Instrução 1 » Na conversa sobre os filmes de mortos-vivos, qual diferença Leah aponta entre os mortos-vivos do segundo filme e os do primeiro?
Instrução 2 » Prossiga com a conversa sobre os filmes de mortos-vivos a partir do ponto em que ela termina.

Texto fornecido »

____________

Rosalie: Eu acho que mesmo que o contexto histórico do mundo fosse diferente naquela época, não vi mudar muita coisa em relação ao primeiro filme não. Pra mim a única coisa que mudou foi que agora tinha o lance das armas biológicas, mas ainda acho que tá muito ligado à guerra fria entre os EUA e a União Soviética. Carlisle: Eu também acho, Rosalie. E pra mim as falas do Matthias deixam isso muito claro. Porque naquela época esses dois países disputavam na ciência e na tecnologia a criação de novas armas, bombas nucleares e pragas biológicas, pra ver quem conseguia mais poder. E não tavam nem aí pro povo. Tudo o que interessava era só o poder político e econômico.

Jasper: Pra mim, naquele tempo, as pessoas ainda viviam com medo do mundo acabar por causa de alguma bomba nuclear, que nem aconteceu com a bomba de Hiroshima.

Diante do exposto, percebo nas falas de Rosalie, Carlisle e Jasper que a visão das ciências da natureza como um corpo de conhecimento socialmente neutro, centrada no bem- estar da humanidade e na imagem dos cientistas como verdadeiros gênios, começou a ser questionada pelos educandos, problematizando a imagem sobre a natureza das ciências, o estereótipo dos cientistas e o fazer científico presente no seu imaginário.

Ester: Ok, meninos! Vocês já me falaram que teve uma mudança dos mortos-vivos do primeiro filme para os mortos-vivos do segundo filme. O que mudou?

Leah: É que nesse filme eles são mutantes e no outro eles não eram mutantes... eles pareciam mais uma coisa lendária mesmo... eu acho que zumbi igual desse filme pode existir, mas zumbi-vampiro que nem o do primeiro não. É forçar muito a barra.

Ester: Mas Leah, você acha que o fato dos mortos-vivos do filme que a gente assistiu hoje serem mutantes tem alguma relação com os conhecimentos científicos da época da produção do filme?

Leah: Eita! Não... Sim... Não sei! Ester: Alguém?

Ester: Vamos lá, pessoal! Deixa eu fazer a pergunta então de um jeito diferente pra ver se fica mais fácil.

Ester: Vocês acham que os conhecimentos científicos da época do primeiro filme são os mesmos da época do segundo filme?

____________

Dados fornecidos »
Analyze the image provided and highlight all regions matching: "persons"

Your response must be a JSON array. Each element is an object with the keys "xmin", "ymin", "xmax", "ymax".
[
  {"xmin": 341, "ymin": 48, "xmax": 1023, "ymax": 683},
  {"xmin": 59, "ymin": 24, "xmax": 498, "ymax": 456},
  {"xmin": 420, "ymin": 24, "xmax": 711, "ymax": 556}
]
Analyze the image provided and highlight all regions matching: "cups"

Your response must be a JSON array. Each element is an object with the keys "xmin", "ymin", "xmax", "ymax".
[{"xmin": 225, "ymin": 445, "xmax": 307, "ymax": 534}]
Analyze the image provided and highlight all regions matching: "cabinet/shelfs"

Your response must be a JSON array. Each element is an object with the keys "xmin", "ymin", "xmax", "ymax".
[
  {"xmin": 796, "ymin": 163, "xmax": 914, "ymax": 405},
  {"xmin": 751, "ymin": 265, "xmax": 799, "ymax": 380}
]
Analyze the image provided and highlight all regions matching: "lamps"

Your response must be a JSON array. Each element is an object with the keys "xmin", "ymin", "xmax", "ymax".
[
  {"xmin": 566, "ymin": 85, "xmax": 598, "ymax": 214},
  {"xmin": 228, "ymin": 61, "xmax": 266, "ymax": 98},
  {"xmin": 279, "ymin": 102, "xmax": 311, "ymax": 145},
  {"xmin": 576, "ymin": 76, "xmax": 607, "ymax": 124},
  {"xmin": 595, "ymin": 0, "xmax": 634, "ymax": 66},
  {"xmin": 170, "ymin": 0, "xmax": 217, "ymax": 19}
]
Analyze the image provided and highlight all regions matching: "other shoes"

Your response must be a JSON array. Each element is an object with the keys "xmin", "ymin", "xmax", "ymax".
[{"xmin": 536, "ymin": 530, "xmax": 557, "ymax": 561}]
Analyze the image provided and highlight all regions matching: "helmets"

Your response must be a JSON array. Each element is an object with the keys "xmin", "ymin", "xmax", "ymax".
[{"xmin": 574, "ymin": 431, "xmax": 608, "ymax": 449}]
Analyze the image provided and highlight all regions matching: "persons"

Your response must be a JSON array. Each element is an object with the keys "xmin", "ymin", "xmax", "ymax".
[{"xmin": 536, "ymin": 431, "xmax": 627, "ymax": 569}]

____________

Resposta 1 » Nesse filme eles são mutantes, e no primeiro não eram.

Resposta 2 »
Carlisle: Ah, isso não! Dá pra vê que nesse filme de hoje a ciência já tinha evoluído muito. Não vê que até a explicação pro surgimento dos zumbis é uma coisa mais aceitáve!? É como a Leah falou, eles são mutantes, são o resultado da mutação de um microorganismo que foi usado como uma arma biológica e se espalhou muito rapidamente pela Terra.

Ester: Então pra você, Carlisle, os conhecimentos das ciências na época do segundo filme estavam mais evoluídos que na época do primeiro. É isso?

Carlisle: É isso sim, professora. Se um microorganismo foi usado como arma biológica, então eu acho que ele foi criado no laboratório, né? Aí eu acho que ele já deve ter sido criado pra matar os inimigos de guerra, mas só que quando ele entrou em contato com o organismo humano, sofreu uma mutação e algumas pessoas não morriam, mas se adaptavam à bactéria. A única coisa é que tinham umas alterações no corpo, como a sensibilidade exagerada à luz e o embranquecimento da pele. Ester: Mas em 1964 não era possível criar armas biológicas em laboratório? Carlisle: Sei não... eu acho que até podia, mas a genética não era tão desenvolvida assim, né não?

Ester: Mas pra chegar a esses conhecimentos, os cientistas desprezaram o que já se sabia sobre o assunto “mutação” em 1964?

Carlisle: Eu acho que não. Acho que eles pegaram aquilo como base e só melhoraram o que já se sabia.

Durante a roda de conversa e as problematizações propiciadas pela leitura crítica que os educandos fizeram do filme, percebi que, apesar de a grande maioria deles possuir uma visão empírico-indutivista das ciências, da imagem do cientista e do fazer científico, parte deles reconhece que o conhecimento científico não permanece igual ao longo dos anos, sendo, portanto, passível de alterações de acordo com a época sócio-histórico-cultural em que está vigente.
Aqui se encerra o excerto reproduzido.